Andrius · August 9, 2017, 9:46pm

I think I am sold on your solution using diff-backup . I like the idea of having the mirror backup as well as the increments for X weeks .

paperdigits · August 9, 2017, 10:38pm

I would consider this to be a very solid strategy: http://www.dpbestflow.org/backup/backup-overview

rasimo · August 9, 2017, 10:53pm

And while were throwing backup best practices around: Whatever tool/process you use:
A backup that you have never restored successfully is no backup.

houz · August 10, 2017, 8:51am

I know and don’t care. But maybe others who want to make use of it will benefit.

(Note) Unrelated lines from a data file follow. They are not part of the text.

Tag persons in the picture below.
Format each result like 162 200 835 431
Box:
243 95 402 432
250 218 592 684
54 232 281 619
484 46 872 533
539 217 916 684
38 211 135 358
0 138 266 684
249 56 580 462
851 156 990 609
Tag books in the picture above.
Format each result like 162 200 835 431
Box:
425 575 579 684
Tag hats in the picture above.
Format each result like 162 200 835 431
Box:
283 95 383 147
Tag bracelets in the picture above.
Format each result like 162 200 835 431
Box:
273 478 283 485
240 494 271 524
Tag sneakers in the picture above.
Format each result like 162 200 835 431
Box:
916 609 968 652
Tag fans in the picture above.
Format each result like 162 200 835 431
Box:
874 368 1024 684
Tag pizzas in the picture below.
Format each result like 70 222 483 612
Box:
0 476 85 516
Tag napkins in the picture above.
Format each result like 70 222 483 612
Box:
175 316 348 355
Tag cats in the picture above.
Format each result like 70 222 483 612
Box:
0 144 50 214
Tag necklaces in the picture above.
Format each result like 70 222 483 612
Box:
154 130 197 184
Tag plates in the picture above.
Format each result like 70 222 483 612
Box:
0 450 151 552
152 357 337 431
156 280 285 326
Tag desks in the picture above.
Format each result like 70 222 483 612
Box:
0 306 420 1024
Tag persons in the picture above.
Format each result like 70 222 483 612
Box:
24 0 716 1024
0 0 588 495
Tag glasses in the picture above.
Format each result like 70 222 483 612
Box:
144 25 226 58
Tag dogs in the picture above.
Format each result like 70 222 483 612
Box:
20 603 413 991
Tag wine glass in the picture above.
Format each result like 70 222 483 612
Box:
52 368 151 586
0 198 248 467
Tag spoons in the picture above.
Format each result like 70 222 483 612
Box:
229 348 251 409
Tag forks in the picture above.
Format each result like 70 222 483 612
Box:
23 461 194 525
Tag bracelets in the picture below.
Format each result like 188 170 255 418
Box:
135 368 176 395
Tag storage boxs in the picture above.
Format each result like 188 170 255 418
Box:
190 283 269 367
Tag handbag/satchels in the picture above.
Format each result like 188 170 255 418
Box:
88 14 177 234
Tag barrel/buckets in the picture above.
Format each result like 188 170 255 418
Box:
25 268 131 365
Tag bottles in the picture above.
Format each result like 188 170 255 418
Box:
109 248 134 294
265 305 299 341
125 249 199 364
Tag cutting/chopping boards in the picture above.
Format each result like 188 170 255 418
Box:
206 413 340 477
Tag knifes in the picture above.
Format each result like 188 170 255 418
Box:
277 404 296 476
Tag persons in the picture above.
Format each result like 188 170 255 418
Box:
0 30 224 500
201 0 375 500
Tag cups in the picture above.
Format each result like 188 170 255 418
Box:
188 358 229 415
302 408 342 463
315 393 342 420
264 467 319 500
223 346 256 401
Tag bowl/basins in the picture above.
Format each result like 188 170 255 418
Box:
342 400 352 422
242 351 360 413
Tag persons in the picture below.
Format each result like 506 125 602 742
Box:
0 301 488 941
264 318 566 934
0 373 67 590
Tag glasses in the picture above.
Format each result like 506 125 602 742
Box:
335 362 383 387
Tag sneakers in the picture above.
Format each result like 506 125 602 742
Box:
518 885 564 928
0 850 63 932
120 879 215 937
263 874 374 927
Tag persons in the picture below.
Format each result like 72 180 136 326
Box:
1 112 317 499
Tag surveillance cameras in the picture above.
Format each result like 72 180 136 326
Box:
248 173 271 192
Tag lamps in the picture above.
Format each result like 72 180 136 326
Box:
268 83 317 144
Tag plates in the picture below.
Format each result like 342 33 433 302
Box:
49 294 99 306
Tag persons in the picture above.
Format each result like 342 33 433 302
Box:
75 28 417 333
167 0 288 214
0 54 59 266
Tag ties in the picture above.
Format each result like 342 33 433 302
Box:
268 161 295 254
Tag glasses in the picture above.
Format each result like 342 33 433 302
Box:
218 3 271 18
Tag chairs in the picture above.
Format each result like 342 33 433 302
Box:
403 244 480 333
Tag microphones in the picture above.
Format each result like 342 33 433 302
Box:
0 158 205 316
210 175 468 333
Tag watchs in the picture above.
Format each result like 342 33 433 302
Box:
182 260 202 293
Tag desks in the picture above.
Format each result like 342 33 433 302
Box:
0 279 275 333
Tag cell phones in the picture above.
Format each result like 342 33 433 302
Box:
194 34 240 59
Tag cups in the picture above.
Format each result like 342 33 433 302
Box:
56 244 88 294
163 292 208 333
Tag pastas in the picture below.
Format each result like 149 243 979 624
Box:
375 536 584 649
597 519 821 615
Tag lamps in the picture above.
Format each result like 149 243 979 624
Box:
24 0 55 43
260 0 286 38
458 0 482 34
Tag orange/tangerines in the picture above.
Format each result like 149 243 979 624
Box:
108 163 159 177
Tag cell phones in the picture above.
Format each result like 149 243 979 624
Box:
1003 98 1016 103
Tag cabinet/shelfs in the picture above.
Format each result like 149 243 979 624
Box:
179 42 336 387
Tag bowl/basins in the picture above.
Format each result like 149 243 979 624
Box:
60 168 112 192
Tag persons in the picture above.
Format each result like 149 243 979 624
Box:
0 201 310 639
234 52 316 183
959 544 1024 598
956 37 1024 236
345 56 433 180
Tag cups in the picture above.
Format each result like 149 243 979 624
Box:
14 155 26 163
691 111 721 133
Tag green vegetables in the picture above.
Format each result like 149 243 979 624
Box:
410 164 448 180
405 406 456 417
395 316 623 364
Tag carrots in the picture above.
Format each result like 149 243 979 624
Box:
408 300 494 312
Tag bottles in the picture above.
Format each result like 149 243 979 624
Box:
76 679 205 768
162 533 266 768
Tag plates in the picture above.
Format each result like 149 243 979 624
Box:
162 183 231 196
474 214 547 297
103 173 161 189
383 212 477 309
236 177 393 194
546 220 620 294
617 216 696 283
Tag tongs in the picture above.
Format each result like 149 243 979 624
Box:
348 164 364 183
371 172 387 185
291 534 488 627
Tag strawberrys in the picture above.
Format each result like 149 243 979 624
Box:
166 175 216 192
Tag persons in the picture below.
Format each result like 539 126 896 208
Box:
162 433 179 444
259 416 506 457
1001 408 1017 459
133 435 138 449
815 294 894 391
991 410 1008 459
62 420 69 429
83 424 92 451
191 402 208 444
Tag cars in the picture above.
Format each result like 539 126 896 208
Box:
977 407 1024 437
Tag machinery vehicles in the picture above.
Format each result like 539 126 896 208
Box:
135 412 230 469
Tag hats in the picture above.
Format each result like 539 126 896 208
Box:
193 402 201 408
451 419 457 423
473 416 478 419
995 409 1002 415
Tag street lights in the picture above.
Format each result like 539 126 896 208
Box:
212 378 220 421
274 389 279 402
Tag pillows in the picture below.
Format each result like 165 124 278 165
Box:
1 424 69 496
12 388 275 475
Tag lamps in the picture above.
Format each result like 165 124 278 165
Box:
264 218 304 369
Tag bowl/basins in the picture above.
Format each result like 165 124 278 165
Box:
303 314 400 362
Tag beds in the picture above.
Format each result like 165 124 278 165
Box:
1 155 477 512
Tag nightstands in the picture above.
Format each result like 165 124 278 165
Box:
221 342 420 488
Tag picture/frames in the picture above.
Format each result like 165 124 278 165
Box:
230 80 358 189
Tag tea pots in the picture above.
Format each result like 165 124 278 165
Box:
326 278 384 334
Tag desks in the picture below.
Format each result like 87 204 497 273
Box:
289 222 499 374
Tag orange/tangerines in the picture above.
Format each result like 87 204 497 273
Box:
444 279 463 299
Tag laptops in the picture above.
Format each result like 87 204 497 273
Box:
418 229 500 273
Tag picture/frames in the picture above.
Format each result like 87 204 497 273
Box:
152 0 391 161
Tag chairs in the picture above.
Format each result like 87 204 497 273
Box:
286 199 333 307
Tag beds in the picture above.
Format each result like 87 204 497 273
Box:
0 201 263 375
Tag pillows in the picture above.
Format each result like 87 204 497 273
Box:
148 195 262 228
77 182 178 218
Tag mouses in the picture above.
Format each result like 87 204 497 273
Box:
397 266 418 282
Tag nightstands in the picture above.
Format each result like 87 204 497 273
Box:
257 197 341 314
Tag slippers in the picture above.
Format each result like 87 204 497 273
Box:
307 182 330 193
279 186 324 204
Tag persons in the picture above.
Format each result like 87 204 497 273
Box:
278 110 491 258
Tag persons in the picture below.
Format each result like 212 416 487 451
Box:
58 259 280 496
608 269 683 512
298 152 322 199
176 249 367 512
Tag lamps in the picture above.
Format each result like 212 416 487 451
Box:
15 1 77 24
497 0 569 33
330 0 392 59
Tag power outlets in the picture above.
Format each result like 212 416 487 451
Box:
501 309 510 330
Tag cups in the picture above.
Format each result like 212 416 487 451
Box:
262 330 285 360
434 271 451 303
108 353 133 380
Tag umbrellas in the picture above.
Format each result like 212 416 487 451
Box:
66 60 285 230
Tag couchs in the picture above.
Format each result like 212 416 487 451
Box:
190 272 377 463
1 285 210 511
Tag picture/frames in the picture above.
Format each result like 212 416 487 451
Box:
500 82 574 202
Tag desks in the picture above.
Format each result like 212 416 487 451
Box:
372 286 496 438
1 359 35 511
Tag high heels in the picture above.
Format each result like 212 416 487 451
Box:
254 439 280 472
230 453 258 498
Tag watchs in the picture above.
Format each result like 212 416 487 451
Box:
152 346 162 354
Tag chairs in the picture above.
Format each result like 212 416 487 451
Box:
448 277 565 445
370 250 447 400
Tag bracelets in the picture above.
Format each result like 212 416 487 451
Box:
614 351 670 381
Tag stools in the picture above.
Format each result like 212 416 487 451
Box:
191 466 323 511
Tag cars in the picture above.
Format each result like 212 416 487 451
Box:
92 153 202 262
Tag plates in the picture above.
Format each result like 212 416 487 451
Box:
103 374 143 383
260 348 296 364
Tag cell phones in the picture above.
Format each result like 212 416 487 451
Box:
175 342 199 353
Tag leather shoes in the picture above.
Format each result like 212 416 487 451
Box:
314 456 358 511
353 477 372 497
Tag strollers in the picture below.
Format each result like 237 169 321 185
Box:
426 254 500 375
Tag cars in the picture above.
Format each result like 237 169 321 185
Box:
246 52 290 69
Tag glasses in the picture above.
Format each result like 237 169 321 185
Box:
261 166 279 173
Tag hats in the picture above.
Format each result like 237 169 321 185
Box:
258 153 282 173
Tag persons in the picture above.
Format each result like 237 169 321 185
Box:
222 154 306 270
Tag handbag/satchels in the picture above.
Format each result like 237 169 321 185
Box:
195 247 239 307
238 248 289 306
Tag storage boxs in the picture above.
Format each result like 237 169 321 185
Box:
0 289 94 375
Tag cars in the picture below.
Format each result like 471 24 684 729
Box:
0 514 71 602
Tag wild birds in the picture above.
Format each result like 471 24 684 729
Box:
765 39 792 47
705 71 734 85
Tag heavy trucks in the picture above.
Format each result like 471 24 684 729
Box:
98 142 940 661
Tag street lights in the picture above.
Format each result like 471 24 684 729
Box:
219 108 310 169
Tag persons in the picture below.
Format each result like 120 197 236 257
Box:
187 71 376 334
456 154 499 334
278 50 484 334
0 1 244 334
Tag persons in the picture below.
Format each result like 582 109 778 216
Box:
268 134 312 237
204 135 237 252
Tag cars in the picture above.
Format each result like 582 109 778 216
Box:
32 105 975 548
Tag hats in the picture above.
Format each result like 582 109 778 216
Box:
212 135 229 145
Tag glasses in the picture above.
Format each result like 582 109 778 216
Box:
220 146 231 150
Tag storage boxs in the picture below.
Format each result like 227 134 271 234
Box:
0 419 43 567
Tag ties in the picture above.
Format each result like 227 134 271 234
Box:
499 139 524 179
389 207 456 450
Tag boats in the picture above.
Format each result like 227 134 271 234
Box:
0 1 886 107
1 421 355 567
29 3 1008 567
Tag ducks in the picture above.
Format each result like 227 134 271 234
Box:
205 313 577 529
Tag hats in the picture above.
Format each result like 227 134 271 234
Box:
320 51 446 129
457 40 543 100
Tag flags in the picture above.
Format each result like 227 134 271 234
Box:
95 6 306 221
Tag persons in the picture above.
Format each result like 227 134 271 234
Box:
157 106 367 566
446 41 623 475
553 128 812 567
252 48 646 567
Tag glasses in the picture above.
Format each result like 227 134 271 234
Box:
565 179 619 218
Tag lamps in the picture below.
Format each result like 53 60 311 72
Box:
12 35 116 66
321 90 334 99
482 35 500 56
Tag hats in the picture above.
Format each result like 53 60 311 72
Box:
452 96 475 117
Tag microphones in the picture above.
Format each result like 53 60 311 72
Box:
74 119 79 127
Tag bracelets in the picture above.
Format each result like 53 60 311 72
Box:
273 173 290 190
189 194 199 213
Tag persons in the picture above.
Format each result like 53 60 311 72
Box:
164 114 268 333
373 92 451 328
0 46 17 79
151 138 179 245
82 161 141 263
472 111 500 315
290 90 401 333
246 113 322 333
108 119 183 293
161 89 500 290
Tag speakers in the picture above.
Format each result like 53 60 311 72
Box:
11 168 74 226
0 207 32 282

houz · August 10, 2017, 8:55am

That is FUD.
It might be worthwhile to check if backups packing stuff into their own file formats actually works, but with all the rsync based backups you can easily check the files copied over, so actually restoring a system from it as a test is not needed.

rasimo · August 10, 2017, 9:20am

That’s harsh
That’s one obvious big advantage of rsync based backups: Restoring and backing up is the same thing → If you can back it up, you can restore. If you are really paranoid, you could still say that the destination medium might be broken, so it is still good to check that backups are actually readable.
For any tool that doesn’t “just” recreate the original data, this is most certainly not FUD. You can find stories abounds in the interweb and I can confirm personally, that it is a potential issue. In my case it was only mangled filenames and lost filesystem times on restore, but that was annoying enough.